What is required: Restate the data word for word. Leave the pictures out.

Exercise data:
++++

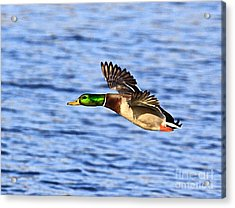 The Fly By Acrylic Print by Robert Pearson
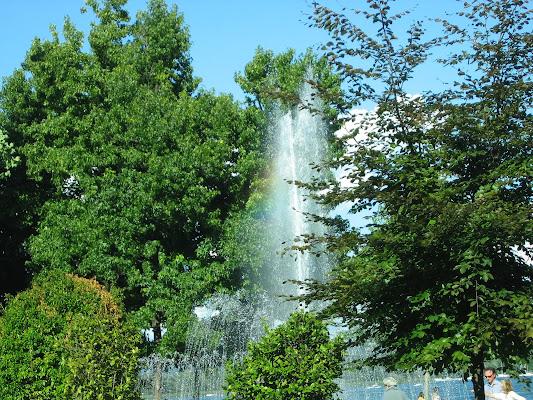 fontana di Arona di archiviobesozzi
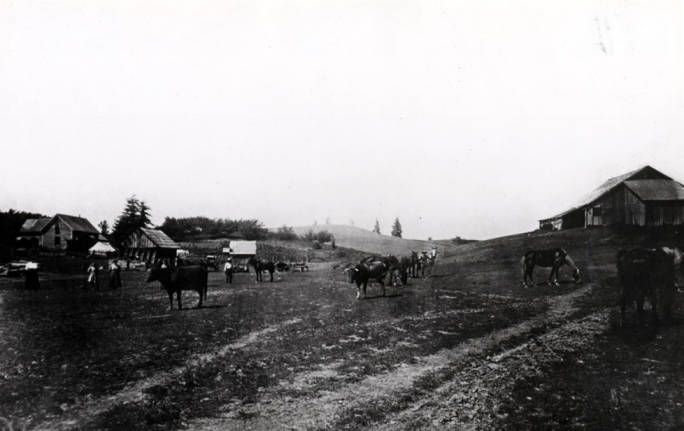 item thumbnail for Agricultural scene southeast of Moscow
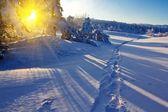 Bosque de invierno en un rayos de sol de la mañana — Foto de Stock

++++

Solution:
 The Fly By Acrylic Print by Robert Pearson
 fontana di Arona di archiviobesozzi
 item thumbnail for Agricultural scene southeast of Moscow
 Bosque de invierno en un rayos de sol de la mañana — Foto de Stock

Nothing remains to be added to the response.